The Grading of Lympho- Vascular Space Invasion in Endometrial Carcinoma

abstract & commentary

Synopsis: The grading of lymphovascular space invasion was found to be an important histologic prognostic variable.

Source: Hachisuga T, et al. Cancer 1999;86:2090-2097.

Hachisuga and colleagues conducted a study to elucidate the prognostic significance of a three-grade system for lymphovascular space invasion (LVSI) in endometrial cancer. They evaluated LVSI along with other pathologic variables in 303 Japanese women. The criteria for determining the grade of LVSI were as follows: none (no LVSI), mild (a focus of LVSI was recognized around a tumor), and severe (diffuse or multifocal LVSI were recognized around the tumor or in the myometrium regardless of the degree of myometrial invasion). Both univariate and multivariate regression analyses were performed.

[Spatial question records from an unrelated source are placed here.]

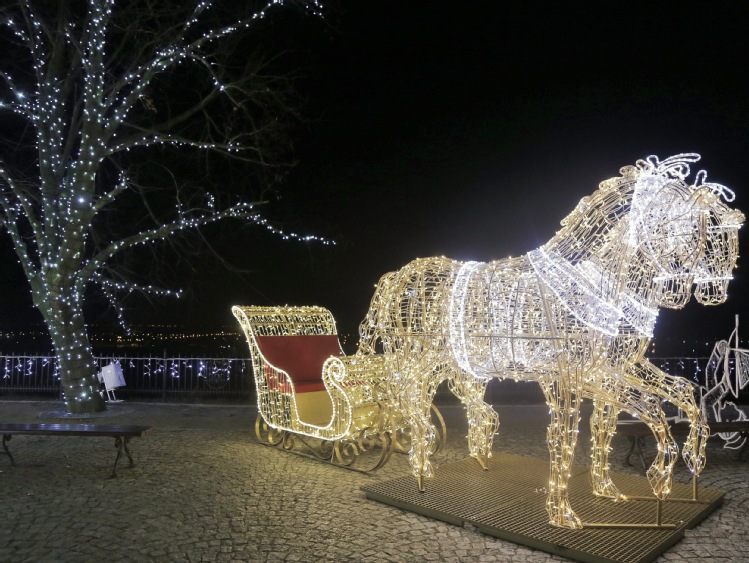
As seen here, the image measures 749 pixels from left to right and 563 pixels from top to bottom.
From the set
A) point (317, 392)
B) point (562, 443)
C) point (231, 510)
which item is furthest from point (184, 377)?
point (562, 443)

A univariate survival analysis showed that survival significantly correlated with surgical stage, histologic grade, depth of myometrial invasion, LVSI, cervical invasion, ovarian metastasis, and tubal metastasis. Of the three grades of LVSI, survival showed the most difference between the mild and severe groups. In multivariate analysis, the highest correlation with survival was observed for LVSI (P = 0.0008). Lymph node metastasis was also significantly associated with LVSI (P = 0.0001). The correlation between histologic variables and survival was only slightly influenced by the differences in surgical methods and adjuvant therapies. Hachisuga et al conclude that the grading of LVSI was also found to be an important histologic prognostic variable. The severe degree of LVSI was also found to be a good indicator of lymph node metastasis. They recommend the evaluation of the grade of LVSI based on a histologic examination of at least one cut surface of the hysterectomy specimen that macroscopically shows the deepest myometrial invasion.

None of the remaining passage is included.